■ **GIVEN REQUEST 1**
Please rewrite the stretch of the rows from the line containing "In this visual" through the last line of the rows as a Markdown table with the columns No. and Line, numbering each line and leaving out blank lines.

■ **SELECTED EXCERPT**
= = =
Sunday, September 20, 2009

Characters Calculation of PDF Document with PHP




In this tutorial, We wil convert the document format also. We will convert pdf to text file
through php and then read its content to calculate the number of characters in the file.



SOLUTION




It is quite simple to calculate characters of a pdf document. To accomplish this task. I will
use pdf2html Linux Library.
Please download and install pdf2html library from http://sourceforge.net/projects/pdftohtml/


Code to execute pdf conversion and characters calculation.

Linux command execution to convert the pdf to text format.

'/usr/bin/pdftotext ' . $file_path; //File path must be the absolute server path.

PHP
shell_exec('/usr/bin/pdftotext ' . $file_path);


Complete code to upload a file to the processed folder in your root directory.

if(move_uploaded_file($_FILES[$filen]['tmp_name'],'processed/'.$_FILES[$filen]['name'])){

$file_name=$_FILES[$filen]['name'];
$file_path=$_SERVER['DOCUMENT_ROOT'].'/processed/'.$_FILES[$filen]['name'];


$file_name=str_replace('.pdf','.txt',$file_name);

$output=shell_exec('/usr/bin/pdftotext ' . $file_path);

sleep(2);
$handle = fopen($file_name, "r");
$contents = fread($handle, filesize($file_name));
fclose($handle);
$file_count = strlen(str_replace(' ','',$contents));



}

TroubleShooting

1. shell_exec function will not execute. If you don't have permission to run ssh commands
and also if your php is running in the safe mode.

2. This script will generate a text file with same name and directory where you have placed
the pdf file. So if the file isn't create in that directory and your program will work you
will able to track the file in the root directory. This means you have to correct your
file path.
= = =
■ **MATERIAL TO PROCESS**
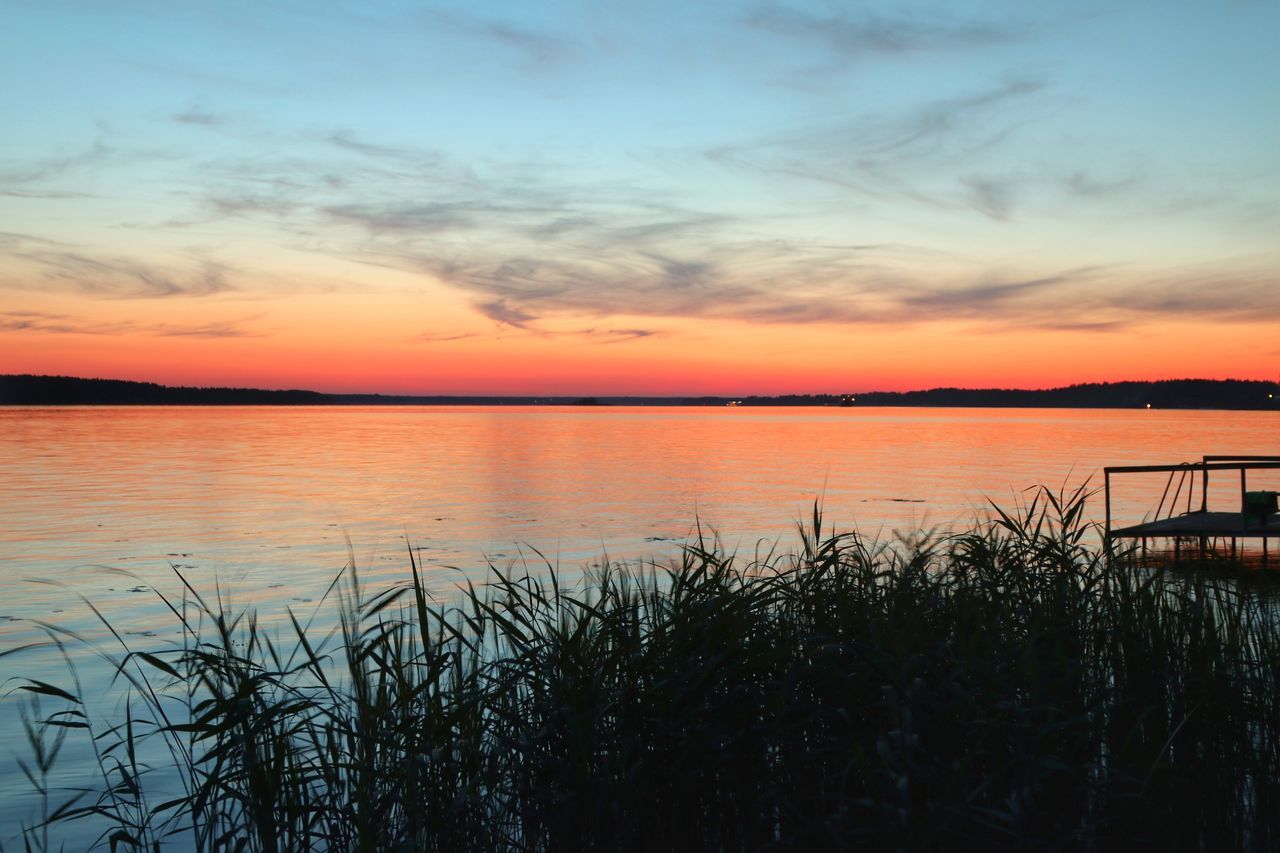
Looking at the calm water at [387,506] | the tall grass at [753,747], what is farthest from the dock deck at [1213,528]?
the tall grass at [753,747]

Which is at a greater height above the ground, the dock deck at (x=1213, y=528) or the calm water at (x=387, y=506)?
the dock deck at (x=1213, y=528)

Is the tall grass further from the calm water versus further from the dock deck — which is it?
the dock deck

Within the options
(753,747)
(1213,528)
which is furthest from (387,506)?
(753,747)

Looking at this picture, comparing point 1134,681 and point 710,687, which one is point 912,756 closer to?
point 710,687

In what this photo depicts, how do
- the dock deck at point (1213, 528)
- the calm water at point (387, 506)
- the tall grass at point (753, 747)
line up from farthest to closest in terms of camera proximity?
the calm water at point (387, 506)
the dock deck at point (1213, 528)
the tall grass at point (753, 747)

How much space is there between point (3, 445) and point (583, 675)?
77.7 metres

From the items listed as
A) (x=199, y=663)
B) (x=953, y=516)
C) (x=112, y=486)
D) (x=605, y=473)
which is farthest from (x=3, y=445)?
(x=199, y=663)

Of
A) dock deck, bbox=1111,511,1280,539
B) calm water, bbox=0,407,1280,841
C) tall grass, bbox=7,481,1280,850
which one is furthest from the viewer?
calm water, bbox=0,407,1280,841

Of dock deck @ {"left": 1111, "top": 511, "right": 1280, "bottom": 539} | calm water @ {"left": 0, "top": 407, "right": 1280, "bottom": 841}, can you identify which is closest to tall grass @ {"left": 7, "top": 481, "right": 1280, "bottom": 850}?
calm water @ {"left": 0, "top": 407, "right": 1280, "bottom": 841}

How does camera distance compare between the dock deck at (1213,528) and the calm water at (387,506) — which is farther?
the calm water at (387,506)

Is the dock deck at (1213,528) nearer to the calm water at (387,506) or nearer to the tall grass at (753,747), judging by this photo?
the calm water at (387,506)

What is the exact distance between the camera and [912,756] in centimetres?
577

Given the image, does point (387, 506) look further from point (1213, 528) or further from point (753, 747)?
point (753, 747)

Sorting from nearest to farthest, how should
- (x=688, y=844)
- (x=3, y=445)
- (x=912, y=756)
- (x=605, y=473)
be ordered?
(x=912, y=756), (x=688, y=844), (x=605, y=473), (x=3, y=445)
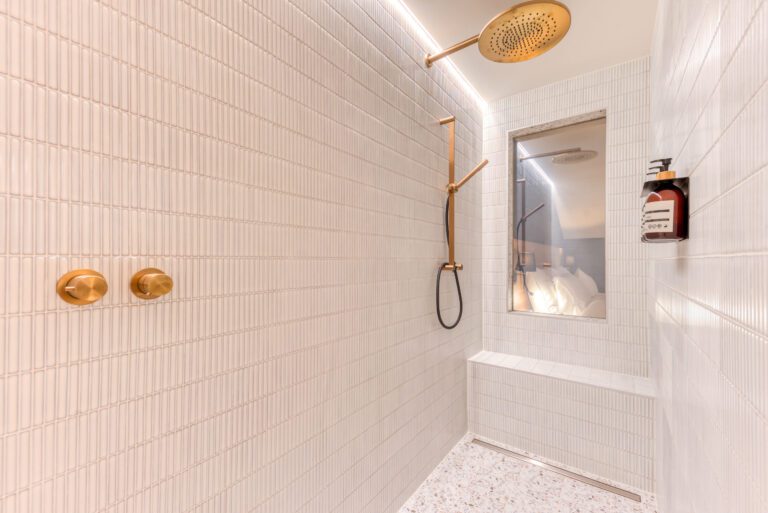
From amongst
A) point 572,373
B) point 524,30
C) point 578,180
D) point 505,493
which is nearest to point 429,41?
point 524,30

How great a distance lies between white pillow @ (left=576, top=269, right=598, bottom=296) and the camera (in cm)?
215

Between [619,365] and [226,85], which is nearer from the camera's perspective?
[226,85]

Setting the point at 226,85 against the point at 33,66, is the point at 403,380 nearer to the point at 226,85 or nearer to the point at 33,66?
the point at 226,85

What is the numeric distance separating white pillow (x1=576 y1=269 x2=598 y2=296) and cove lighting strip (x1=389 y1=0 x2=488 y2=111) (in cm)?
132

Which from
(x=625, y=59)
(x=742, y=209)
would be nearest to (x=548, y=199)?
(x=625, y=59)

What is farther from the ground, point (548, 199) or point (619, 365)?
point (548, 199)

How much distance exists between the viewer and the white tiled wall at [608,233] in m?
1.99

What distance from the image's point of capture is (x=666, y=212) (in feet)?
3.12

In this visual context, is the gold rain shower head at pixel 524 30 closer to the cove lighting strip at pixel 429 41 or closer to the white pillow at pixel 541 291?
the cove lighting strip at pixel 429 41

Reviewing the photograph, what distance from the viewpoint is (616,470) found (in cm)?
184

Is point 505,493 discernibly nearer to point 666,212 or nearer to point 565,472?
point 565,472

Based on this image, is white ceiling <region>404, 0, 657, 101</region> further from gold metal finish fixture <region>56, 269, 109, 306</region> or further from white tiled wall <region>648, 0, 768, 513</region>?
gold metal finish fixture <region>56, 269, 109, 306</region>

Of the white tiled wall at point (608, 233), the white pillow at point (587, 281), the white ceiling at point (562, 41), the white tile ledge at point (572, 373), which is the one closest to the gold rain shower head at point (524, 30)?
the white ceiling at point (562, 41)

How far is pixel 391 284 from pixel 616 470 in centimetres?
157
= = =
■ **GIVEN REQUEST 2**
Translate this sentence from the PHP PDF tutorial into Spanish: "It is quite simple to calculate characters of a pdf document."

■ **SOLUTION 1**
| No. | Line |
|---|---|
| 1 | In this visual context, is the gold rain shower head at pixel 524 30 closer to the cove lighting strip at pixel 429 41 or closer to the white pillow at pixel 541 291? |
| 2 | the cove lighting strip at pixel 429 41 |
| 3 | Reviewing the photograph, what distance from the viewpoint is (616,470) found (in cm)? |
| 4 | 184 |
| 5 | Is point 505,493 discernibly nearer to point 666,212 or nearer to point 565,472? |
| 6 | point 565,472 |
| 7 | Based on this image, is white ceiling <region>404, 0, 657, 101</region> further from gold metal finish fixture <region>56, 269, 109, 306</region> or further from white tiled wall <region>648, 0, 768, 513</region>? |
| 8 | gold metal finish fixture <region>56, 269, 109, 306</region> |
| 9 | Of the white tiled wall at point (608, 233), the white pillow at point (587, 281), the white ceiling at point (562, 41), the white tile ledge at point (572, 373), which is the one closest to the gold rain shower head at point (524, 30)? |
| 10 | the white ceiling at point (562, 41) |
| 11 | How far is pixel 391 284 from pixel 616 470 in centimetres? |
| 12 | 157 |

■ **SOLUTION 2**
Es bastante sencillo calcular los caracteres de un documento PDF.